● Exercise requirements: Without changing anything, output the records below.

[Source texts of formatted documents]
'''

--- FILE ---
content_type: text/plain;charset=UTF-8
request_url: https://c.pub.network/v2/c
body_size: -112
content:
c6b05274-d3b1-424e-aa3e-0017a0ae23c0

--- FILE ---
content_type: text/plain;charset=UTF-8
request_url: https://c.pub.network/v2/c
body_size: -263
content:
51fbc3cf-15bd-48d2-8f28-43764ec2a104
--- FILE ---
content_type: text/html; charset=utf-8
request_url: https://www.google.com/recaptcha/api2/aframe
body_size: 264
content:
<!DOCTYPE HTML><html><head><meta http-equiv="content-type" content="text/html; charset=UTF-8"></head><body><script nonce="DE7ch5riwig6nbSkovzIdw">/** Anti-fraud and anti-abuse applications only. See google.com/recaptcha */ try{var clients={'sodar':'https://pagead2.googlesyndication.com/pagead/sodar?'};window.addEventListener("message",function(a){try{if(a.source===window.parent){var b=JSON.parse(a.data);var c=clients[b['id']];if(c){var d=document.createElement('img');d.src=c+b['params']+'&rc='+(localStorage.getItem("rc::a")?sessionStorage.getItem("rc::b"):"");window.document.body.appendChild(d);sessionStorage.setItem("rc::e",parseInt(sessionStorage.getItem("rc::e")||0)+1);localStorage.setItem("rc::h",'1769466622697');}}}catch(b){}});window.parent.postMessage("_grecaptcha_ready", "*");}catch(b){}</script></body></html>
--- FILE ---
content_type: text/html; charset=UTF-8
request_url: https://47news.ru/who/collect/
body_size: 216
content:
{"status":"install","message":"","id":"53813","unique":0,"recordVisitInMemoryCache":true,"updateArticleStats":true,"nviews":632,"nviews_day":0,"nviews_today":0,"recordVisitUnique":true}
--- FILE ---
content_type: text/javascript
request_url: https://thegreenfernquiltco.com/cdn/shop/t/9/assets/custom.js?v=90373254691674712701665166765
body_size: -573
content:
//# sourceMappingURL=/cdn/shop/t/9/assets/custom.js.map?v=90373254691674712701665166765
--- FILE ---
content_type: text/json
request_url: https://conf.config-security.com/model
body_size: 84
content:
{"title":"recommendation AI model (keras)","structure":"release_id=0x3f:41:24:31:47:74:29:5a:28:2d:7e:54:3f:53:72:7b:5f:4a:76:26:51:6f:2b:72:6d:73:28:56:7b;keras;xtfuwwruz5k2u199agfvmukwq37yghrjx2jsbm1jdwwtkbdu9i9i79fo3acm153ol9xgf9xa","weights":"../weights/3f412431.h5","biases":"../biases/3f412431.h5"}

'''

● Answer space:
--- FILE ---
content_type: text/plain;charset=UTF-8
request_url: https://c.pub.network/v2/c
body_size: -112
content:
c6b05274-d3b1-424e-aa3e-0017a0ae23c0

--- FILE ---
content_type: text/plain;charset=UTF-8
request_url: https://c.pub.network/v2/c
body_size: -263
content:
51fbc3cf-15bd-48d2-8f28-43764ec2a104
--- FILE ---
content_type: text/html; charset=utf-8
request_url: https://www.google.com/recaptcha/api2/aframe
body_size: 264
content:
<!DOCTYPE HTML><html><head><meta http-equiv="content-type" content="text/html; charset=UTF-8"></head><body><script nonce="DE7ch5riwig6nbSkovzIdw">/** Anti-fraud and anti-abuse applications only. See google.com/recaptcha */ try{var clients={'sodar':'https://pagead2.googlesyndication.com/pagead/sodar?'};window.addEventListener("message",function(a){try{if(a.source===window.parent){var b=JSON.parse(a.data);var c=clients[b['id']];if(c){var d=document.createElement('img');d.src=c+b['params']+'&rc='+(localStorage.getItem("rc::a")?sessionStorage.getItem("rc::b"):"");window.document.body.appendChild(d);sessionStorage.setItem("rc::e",parseInt(sessionStorage.getItem("rc::e")||0)+1);localStorage.setItem("rc::h",'1769466622697');}}}catch(b){}});window.parent.postMessage("_grecaptcha_ready", "*");}catch(b){}</script></body></html>
--- FILE ---
content_type: text/html; charset=UTF-8
request_url: https://47news.ru/who/collect/
body_size: 216
content:
{"status":"install","message":"","id":"53813","unique":0,"recordVisitInMemoryCache":true,"updateArticleStats":true,"nviews":632,"nviews_day":0,"nviews_today":0,"recordVisitUnique":true}
--- FILE ---
content_type: text/javascript
request_url: https://thegreenfernquiltco.com/cdn/shop/t/9/assets/custom.js?v=90373254691674712701665166765
body_size: -573
content:
//# sourceMappingURL=/cdn/shop/t/9/assets/custom.js.map?v=90373254691674712701665166765
--- FILE ---
content_type: text/json
request_url: https://conf.config-security.com/model
body_size: 84
content:
{"title":"recommendation AI model (keras)","structure":"release_id=0x3f:41:24:31:47:74:29:5a:28:2d:7e:54:3f:53:72:7b:5f:4a:76:26:51:6f:2b:72:6d:73:28:56:7b;keras;xtfuwwruz5k2u199agfvmukwq37yghrjx2jsbm1jdwwtkbdu9i9i79fo3acm153ol9xgf9xa","weights":"../weights/3f412431.h5","biases":"../biases/3f412431.h5"}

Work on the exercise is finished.